Como demonstra (MARTINS 2012) neste modelo as pessoas com deficiência

eram definidas como passivas e necessitavam de cuidados constantes, com isso o

foco da reabilitação era na pessoa, pois a deficiência era um fator do individuo.

Ainda acreditava-se que o processo de decisão destas pessoas deveria partir dos

profissionais da área, retirando o poder decisório de suas mãos, o que segundo o

autor levou as desigualdades sociais que as pessoas com deficiência sofrem hoje,

estas desigualdades são centrais por que a relação de poder existente entre

pessoas com deficiência e estes profissionais ocasionou uma desqualificação das

perspectivas destes indivíduos.

O que mais evidenciou a concepção que este modelo transmitia para a

sociedade foi o catálogo internacional de classificação da deficiência elaborado pela

organização mundial de saúde em 1980, a OMS propunha uma classificação em três

partes, onde segundo (diniz, 2003) em primeiro plano estava a lesão, em segundo a

deficiência e por fim as limitações sociais impostas ao individuo. Este documento

desde seu principio foi duramente criticado, pois como (DINIZ 2003) e (MARTINS

2012) apontam, existia a individualização da deficiência, onde o “problema” provinha

do corpo, da pessoa. Estes autores também demonstram que neste documento

existia uma comparação do corpo com deficiência a partir de uma perspectiva de

normalidade, o que levava a acreditar que as pessoas deveriam ser mais adaptáveis

que a sociedade e do que os ambientes.

Este paradigma ganha concorrência na década de setenta, onde alguns teóricos do

reino unido mostram uma nova forma de se pensar a deficiência.
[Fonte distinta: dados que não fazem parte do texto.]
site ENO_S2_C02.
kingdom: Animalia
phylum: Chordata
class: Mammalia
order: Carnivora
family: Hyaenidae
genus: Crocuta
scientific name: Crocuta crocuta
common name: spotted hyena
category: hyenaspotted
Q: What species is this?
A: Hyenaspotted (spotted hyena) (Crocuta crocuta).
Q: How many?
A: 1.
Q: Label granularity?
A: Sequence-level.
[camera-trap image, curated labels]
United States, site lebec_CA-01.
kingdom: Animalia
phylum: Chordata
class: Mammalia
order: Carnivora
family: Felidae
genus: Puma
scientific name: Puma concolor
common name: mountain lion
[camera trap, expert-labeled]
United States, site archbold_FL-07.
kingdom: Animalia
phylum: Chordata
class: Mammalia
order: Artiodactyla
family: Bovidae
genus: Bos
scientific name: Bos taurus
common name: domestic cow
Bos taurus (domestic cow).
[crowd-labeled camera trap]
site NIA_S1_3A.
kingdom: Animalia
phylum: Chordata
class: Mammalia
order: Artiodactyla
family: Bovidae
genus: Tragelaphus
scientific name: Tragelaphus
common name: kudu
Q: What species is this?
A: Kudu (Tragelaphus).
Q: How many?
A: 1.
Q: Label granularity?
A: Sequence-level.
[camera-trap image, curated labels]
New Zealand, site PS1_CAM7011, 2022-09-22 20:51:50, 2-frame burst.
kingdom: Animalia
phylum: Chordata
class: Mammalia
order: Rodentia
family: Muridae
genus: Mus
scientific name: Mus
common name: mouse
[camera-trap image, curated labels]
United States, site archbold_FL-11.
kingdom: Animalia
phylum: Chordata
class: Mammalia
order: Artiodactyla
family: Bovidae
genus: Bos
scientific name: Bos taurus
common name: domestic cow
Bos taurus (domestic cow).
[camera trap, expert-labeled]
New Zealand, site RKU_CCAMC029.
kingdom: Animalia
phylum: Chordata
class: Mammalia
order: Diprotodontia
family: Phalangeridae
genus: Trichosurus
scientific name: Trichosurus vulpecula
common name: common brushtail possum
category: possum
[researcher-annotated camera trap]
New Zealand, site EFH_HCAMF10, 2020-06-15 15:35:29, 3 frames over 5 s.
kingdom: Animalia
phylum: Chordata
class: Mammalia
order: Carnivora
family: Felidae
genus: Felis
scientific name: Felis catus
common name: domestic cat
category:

Esta nova forma é

chamada de modelo social da deficiência. A discussão destes pesquisadores partia

do principio de que a deficiência ao invés de ser um problema do individuo era uma

forma de opressão social, onde deficientes constituíam uma minoria, assim como

mulheres, negros, etc. Dois argumentos são trazidos por (DINIZ 2003) para

contextualizar o que foi construído pelos autores do modelo social.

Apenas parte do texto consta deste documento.